5. Leaders exhibit enthusiasm. In the Bible, an enthusiastic, passionate approach to life is promoted usually with the words “all your heart.” Consider these examples: Deuteronomy 6:5: “Love the Lord your god with all your heart.” Psalm 119:2: “Blessed are they who keep his statutes and seek him with all their heart.”

Much of the power associated with contemporary leaders comes from their enthusiastic approach. After receiving the Nobel Prize, Scottish physicist Sir Edward V. Appleton said: “I rate enthusiasm even above professional skill.”

Businessman Charles M. Schwab concurred saying: “A man can succeed at almost anything for which he has unlimited enthusiasm.”

Similarly, Henry Ford often said: “Enthusiasm is the yeast that makes your hopes rise to the stars.”



6. Leaders persist. They are not easily discouraged. And even when they are, leaders continue on. The apostle Paul wrote: “Let us not become weary in doing good, for at the proper time we will reap a harvest if we do not give up” (Galatians 6:9). Unlike many others, leaders are able to hunker down and persevere through tough times. They understand that life’s rewards are released to those who persevere.

In his book, Become Who You Were Born to Be, Brian Souza writes: “Persistence is the linchpin for many of the other components of success. We might have passion, for instance, but if we lack perseverance, where will passion take us? We might have goals, but without persistence they will remain elusive.”

This quality was an important aspect of Muhammad Ali’s success in the boxing ring. He asserted: “Champions aren’t made in the gyms. Champions are made from something they have deep inside them—a desire, a dream, a vision.
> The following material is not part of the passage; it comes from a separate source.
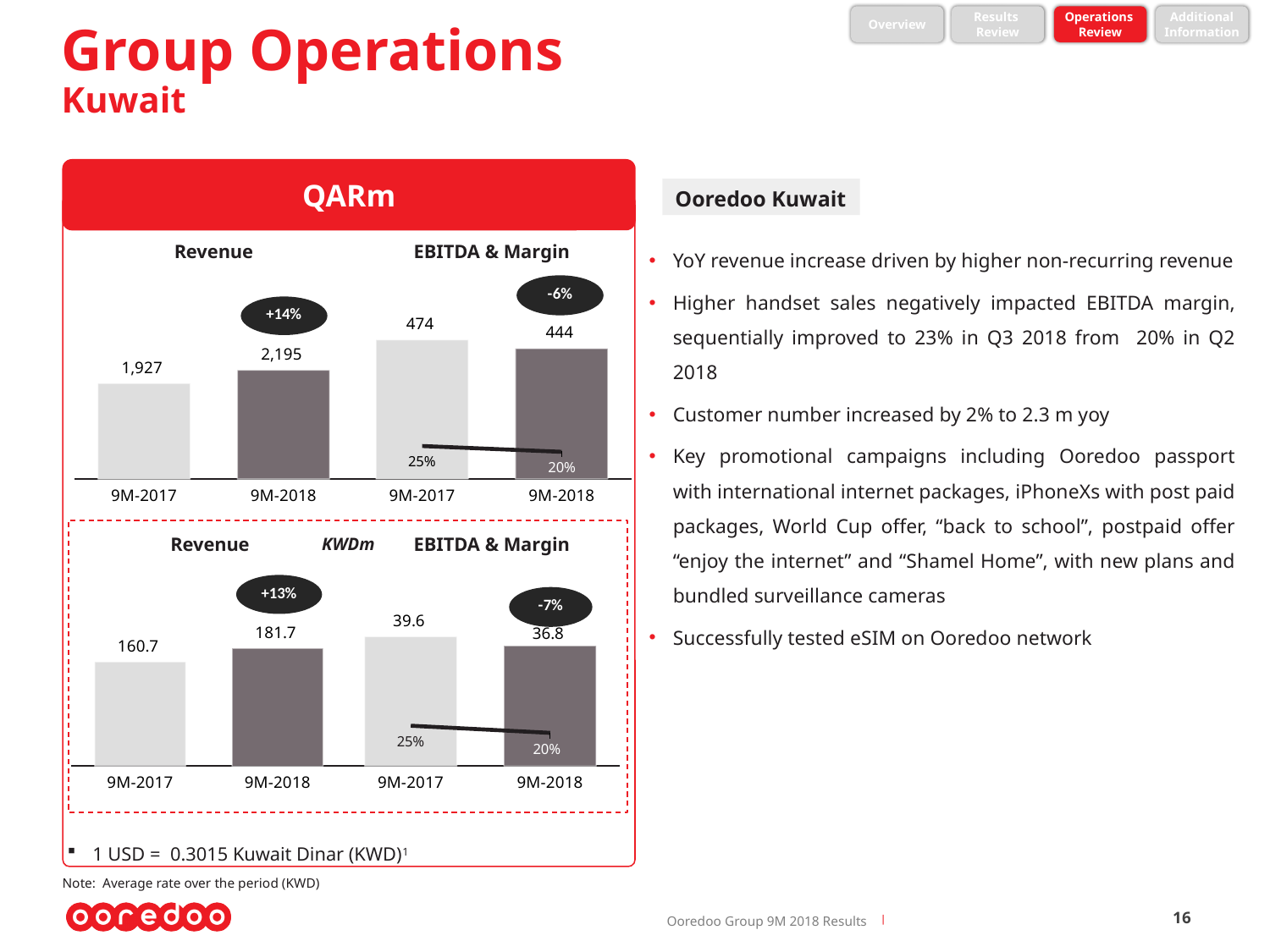
In the QARm EBITDA & Margin chart, which period has the higher EBITDA, 9M-2017 or 9M-2018? 9M-2017 In the QARm EBITDA & Margin chart, what is the EBITDA for 9M-2018? 444 In the QARm EBITDA & Margin chart, what is the EBITDA margin for 9M-2017? 25% In the KWDm EBITDA & Margin chart, does the EBITDA margin rise or fall from 9M-2017 to 9M-2018? Fall In the QARm Revenue chart, what is the revenue for 9M-2017? 1,927 In the KWDm Revenue chart, what is the revenue for 9M-2018? 181.7 In the KWDm EBITDA & Margin chart, what is the EBITDA for 9M-2017? 39.6 In the KWDm EBITDA & Margin chart, what is the difference in EBITDA between 9M-2017 and 9M-2018? 2.8 In the QARm Revenue chart, what is the revenue for 9M-2018? 2,195 What type of chart is used for the KWDm Revenue chart? Bar chart In the QARm Revenue chart, what is the difference in revenue between 9M-2018 and 9M-2017? 268 What percentage change is shown in the bubble above the QARm Revenue chart? +14%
They have to have last minute stamina, they have to be a little faster, they have to have the skill, and the will. But the will must be stronger than the skill.”



7. Leaders face problems. Leaders know problems cannot be avoided. The apostle James noted: “Blessed is the man who perseveres under trial, because when he has stood the test, he will receive the crown” (James 1:12). Leaders differ from nonleaders in their approach. Leaders do not run away or avoid problems. Rather, they view obstacles as opportunities in disguise.
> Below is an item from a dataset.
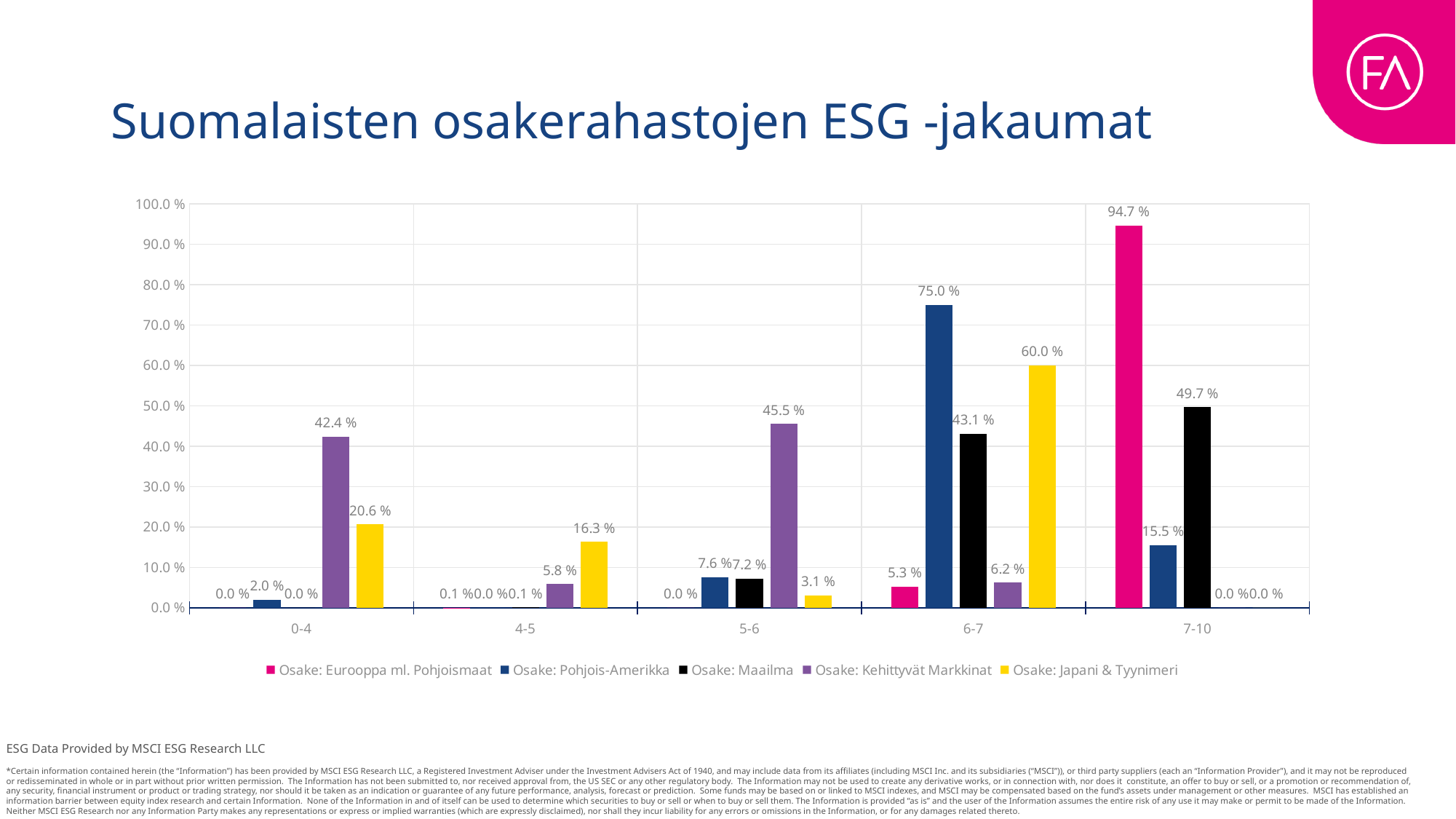
What is the value for Osake: Pohjois-Amerikka in the 6-7 category? 75.0 % How many series does the legend list? 5 In which category does Osake: Maailma have its highest value? 7-10 What is the difference between Osake: Pohjois-Amerikka and Osake: Maailma in the 6-7 category? 31.9 % What is the value for Osake: Japani & Tyynimeri in the 4-5 category? 16.3 % What is the value for Osake: Eurooppa ml. Pohjoismaat in the 7-10 category? 94.7 % How many categories are shown on the x axis? 5 Which is larger in the 6-7 category: Osake: Japani & Tyynimeri or Osake: Maailma? Osake: Japani & Tyynimeri What is the value for Osake: Kehittyvät Markkinat in the 0-4 category? 42.4 % In which category does Osake: Kehittyvät Markkinat have its highest value? 5-6 What is the title of the slide? Suomalaisten osakerahastojen ESG -jakaumat What kind of chart is shown on the slide? Bar chart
Consider the challenge faced by a man in the late 19th century whose small shop was struggling financially. He tells his story this way: “I was paying a sheriff $5 a day to postpone a judgment on my small factory. Then came the gas man, and because I could not pay his bill promptly, he cut off my gas. I was in the midst of certain very important experiments, and to have the gas people plunge me into darkness made me so mad that I at once began to read up on gas technique and economics, and resolved I would try to see if electricity couldn’t be made to replace gas and give those gas people a run for their money.”
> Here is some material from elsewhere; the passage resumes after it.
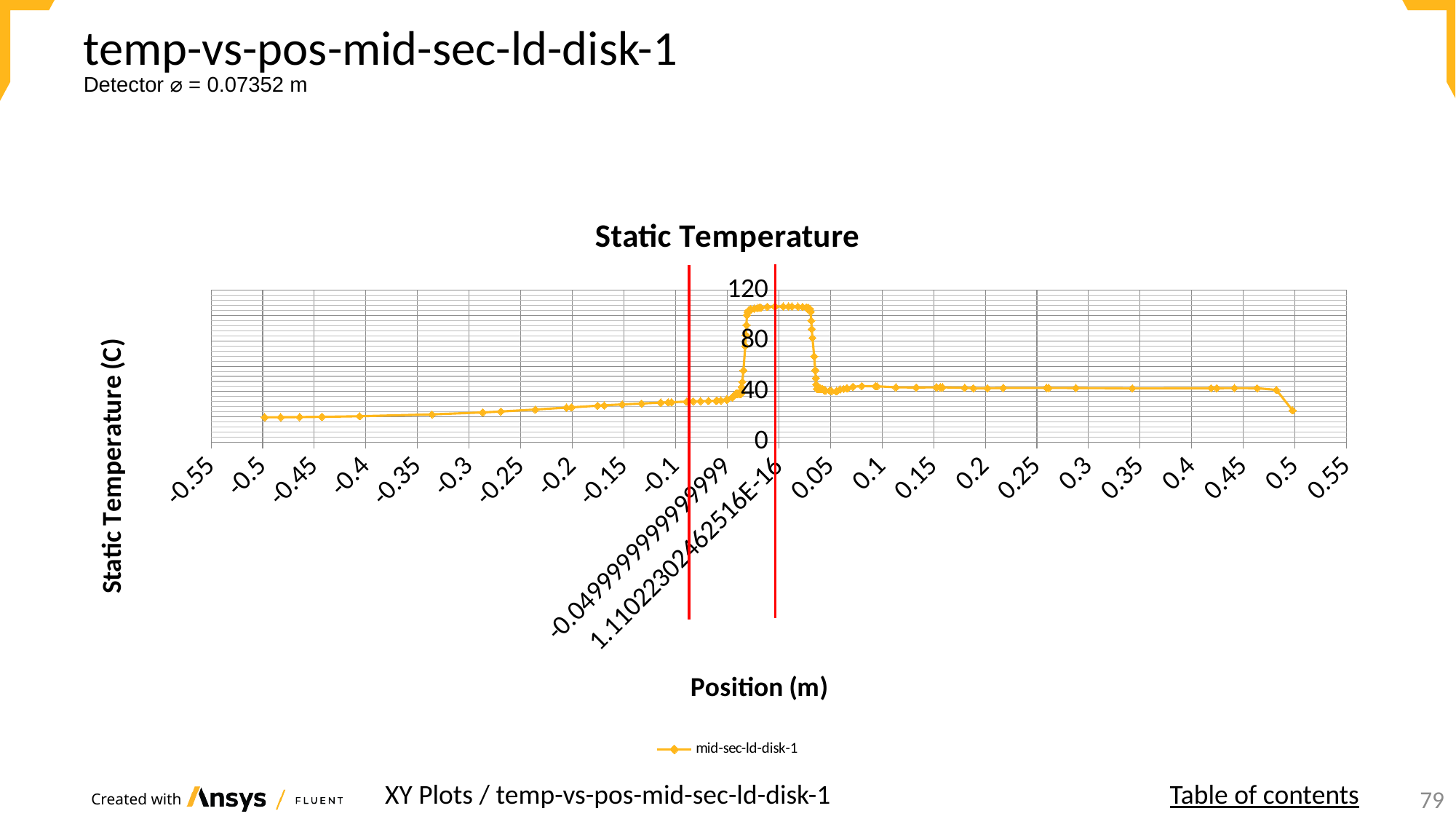
Which is larger: the value at position -0.5 or the value at position 0.3? 0.3 What is the title of the chart? Static Temperature Which is larger: the value at position 0.3 or the peak value near position 0? the peak near position 0 Do the values rise or fall as position increases from -0.5 to -0.1? rise Is the peak value of the series near position 0 greater or less than 80? greater How many series does the legend list? 1 What is the name of the series in the legend? mid-sec-ld-disk-1 Is the value for position 0.5 greater or less than 40? less What kind of chart is shown on the slide? line chart Is the value for position -0.5 greater or less than 40? less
That man was Thomas A. Edison, founder of the company that became known as General Electric. Leaders like Edison use problems as emotional stimulants to seek creative solutions.

As you carry out your mission, whether as a minister, Christian educator, or volunteer leader, continue developing your leadership skills. Don’t allow the leadership latent within you to go undiscovered and underutilized.



Victor Parachin is an ordained minister in the Christian Church (Disciples of Christ), an author, and a freelance journalist living in Tulsa, Oklahoma.